## BEGIN

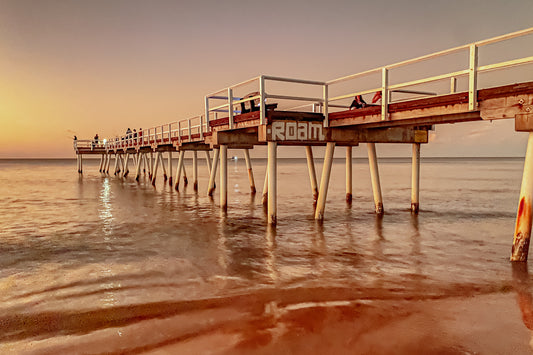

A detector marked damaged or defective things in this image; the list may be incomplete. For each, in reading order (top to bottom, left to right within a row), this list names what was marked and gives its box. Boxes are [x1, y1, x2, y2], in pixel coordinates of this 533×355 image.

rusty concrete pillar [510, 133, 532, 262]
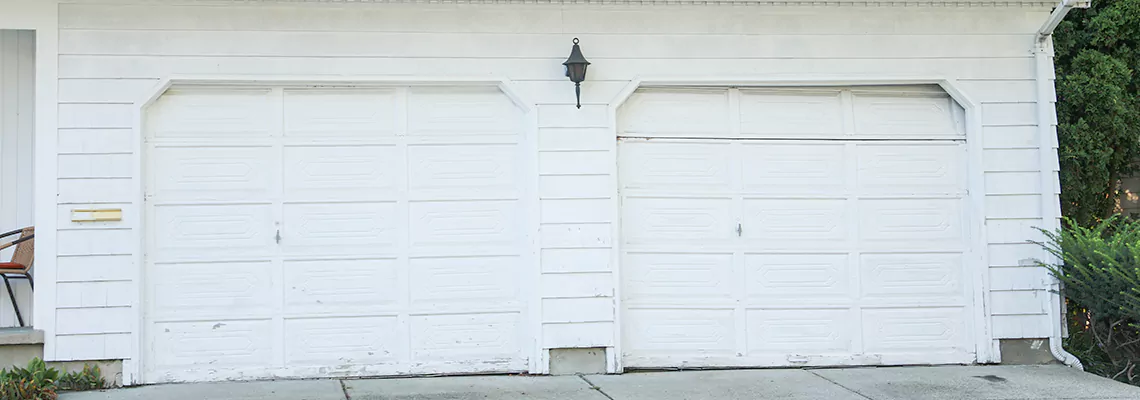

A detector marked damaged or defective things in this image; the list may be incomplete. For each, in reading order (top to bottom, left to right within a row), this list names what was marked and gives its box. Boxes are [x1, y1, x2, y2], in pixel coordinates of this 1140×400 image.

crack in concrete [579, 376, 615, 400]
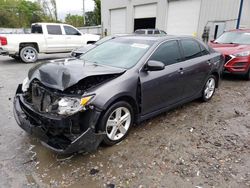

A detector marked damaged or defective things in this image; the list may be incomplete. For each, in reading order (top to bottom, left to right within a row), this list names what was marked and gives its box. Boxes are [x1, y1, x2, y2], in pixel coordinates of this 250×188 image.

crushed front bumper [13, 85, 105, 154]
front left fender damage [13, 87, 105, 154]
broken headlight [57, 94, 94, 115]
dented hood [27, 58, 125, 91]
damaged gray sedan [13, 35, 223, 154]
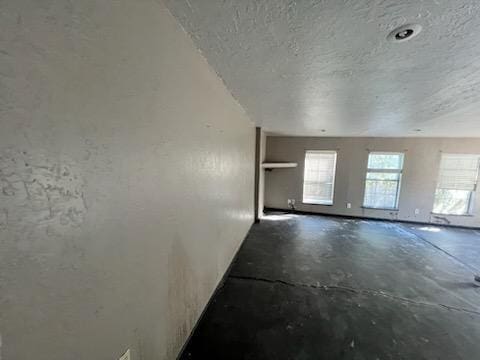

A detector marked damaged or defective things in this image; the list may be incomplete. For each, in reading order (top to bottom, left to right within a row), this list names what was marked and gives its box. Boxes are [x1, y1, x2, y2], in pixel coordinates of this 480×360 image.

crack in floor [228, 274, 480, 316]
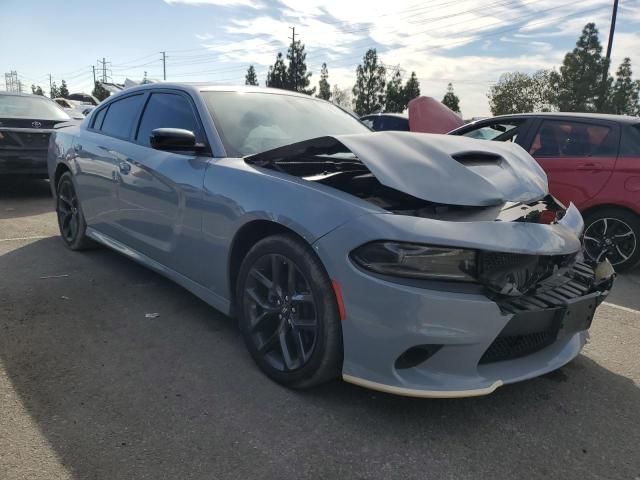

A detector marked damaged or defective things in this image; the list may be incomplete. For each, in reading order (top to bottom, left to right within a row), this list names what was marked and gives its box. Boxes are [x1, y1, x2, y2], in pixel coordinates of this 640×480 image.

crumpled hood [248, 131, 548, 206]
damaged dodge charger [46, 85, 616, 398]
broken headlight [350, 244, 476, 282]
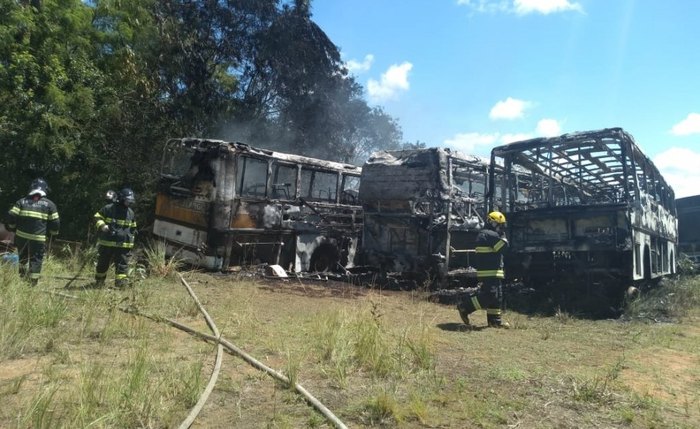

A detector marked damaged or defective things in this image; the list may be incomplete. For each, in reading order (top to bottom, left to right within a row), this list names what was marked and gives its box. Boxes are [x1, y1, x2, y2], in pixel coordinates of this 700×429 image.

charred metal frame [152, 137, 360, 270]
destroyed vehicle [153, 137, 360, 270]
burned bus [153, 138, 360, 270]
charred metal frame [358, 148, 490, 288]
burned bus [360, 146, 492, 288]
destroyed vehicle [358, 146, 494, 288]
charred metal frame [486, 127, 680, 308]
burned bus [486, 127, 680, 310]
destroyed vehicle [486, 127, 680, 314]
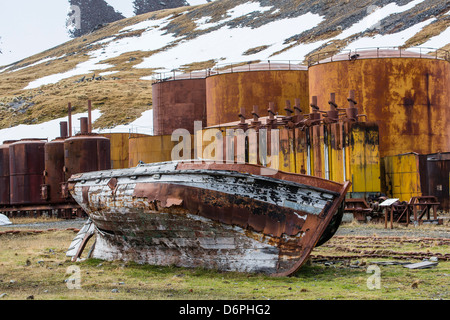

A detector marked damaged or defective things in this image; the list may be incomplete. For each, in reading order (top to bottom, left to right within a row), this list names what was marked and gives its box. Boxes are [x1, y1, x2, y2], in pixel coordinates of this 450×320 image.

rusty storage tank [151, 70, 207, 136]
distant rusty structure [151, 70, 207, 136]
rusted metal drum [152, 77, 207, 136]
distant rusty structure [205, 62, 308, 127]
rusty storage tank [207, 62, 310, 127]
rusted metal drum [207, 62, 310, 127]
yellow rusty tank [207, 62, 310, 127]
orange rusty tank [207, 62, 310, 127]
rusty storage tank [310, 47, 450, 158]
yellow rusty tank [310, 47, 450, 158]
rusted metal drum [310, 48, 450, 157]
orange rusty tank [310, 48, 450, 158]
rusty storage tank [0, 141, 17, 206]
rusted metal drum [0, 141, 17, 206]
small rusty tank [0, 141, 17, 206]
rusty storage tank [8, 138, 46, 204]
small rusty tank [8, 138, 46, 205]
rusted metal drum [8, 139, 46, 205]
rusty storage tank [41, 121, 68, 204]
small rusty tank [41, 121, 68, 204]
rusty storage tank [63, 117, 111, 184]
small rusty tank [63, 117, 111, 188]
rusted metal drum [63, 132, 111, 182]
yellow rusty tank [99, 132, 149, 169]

## END
## BEGIN

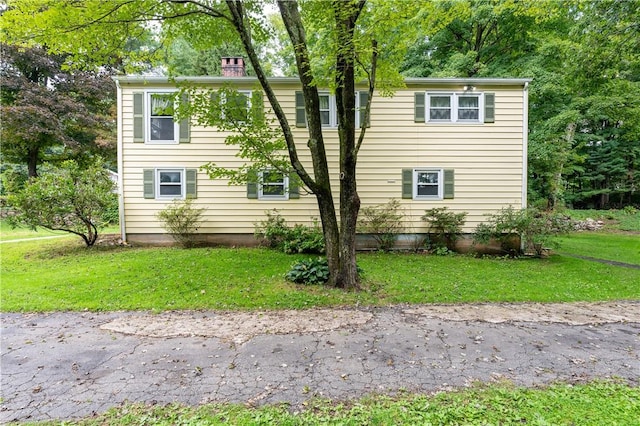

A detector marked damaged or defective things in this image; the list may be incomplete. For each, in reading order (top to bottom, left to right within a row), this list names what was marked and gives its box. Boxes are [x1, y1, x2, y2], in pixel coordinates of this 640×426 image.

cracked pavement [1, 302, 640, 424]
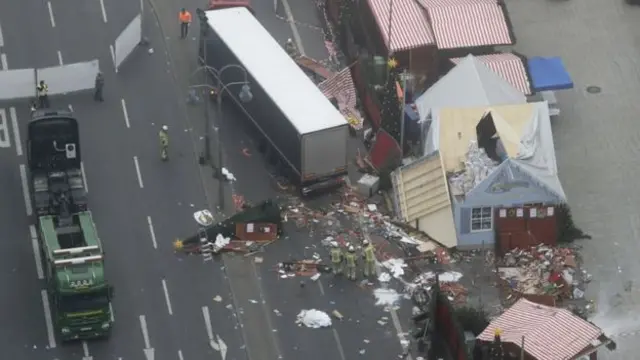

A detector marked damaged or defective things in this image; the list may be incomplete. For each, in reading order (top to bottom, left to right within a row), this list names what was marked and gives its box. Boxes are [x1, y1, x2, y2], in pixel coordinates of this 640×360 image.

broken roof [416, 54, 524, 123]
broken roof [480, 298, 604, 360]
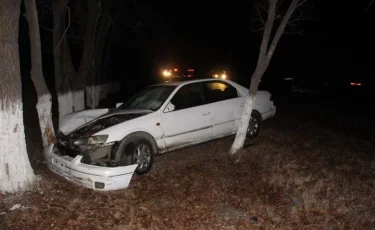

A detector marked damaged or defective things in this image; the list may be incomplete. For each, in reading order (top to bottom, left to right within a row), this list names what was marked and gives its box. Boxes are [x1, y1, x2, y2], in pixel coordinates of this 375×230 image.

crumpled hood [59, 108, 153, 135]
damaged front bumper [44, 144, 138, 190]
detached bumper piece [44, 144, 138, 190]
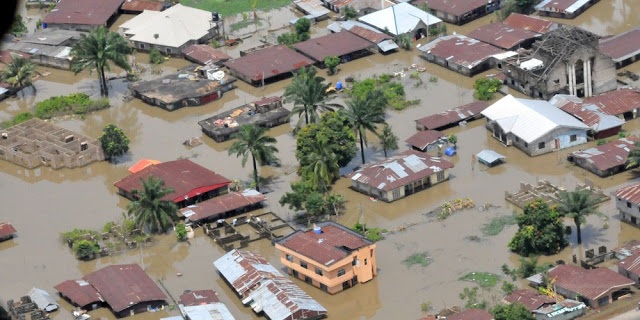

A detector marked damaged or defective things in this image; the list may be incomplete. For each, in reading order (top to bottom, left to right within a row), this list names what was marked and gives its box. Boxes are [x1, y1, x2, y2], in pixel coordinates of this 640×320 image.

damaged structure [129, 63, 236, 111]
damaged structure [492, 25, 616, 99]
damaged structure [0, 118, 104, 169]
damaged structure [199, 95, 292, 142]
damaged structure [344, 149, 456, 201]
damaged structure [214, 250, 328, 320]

## END

* [STATED EXERCISE]: Could you return the lines of the listing starting at the line containing "this 250×188 image." and ending at the line containing "crack in floor [228, 274, 480, 316]", word for word? Omit the pictures from your answer.

* [EXERCISE OUTPUT]:
A detector marked damaged or defective things in this image; the list may be incomplete. For each, in reading order (top to bottom, left to right within a row), this list names what was marked and gives its box. Boxes are [x1, y1, x2, y2], in pixel coordinates of this 250×188 image.

crushed front bumper [13, 85, 105, 154]
front left fender damage [13, 87, 105, 154]
broken headlight [57, 94, 94, 115]
dented hood [27, 58, 125, 91]
damaged gray sedan [13, 35, 223, 154]

A detector marked damaged or defective things in this image; the list may be incomplete. For each, in reading order (top to bottom, left to right within a row), this list names what was marked and gives its box. Boxes are [x1, y1, x2, y2], in pixel coordinates of this 480×360 image.

crack in floor [228, 274, 480, 316]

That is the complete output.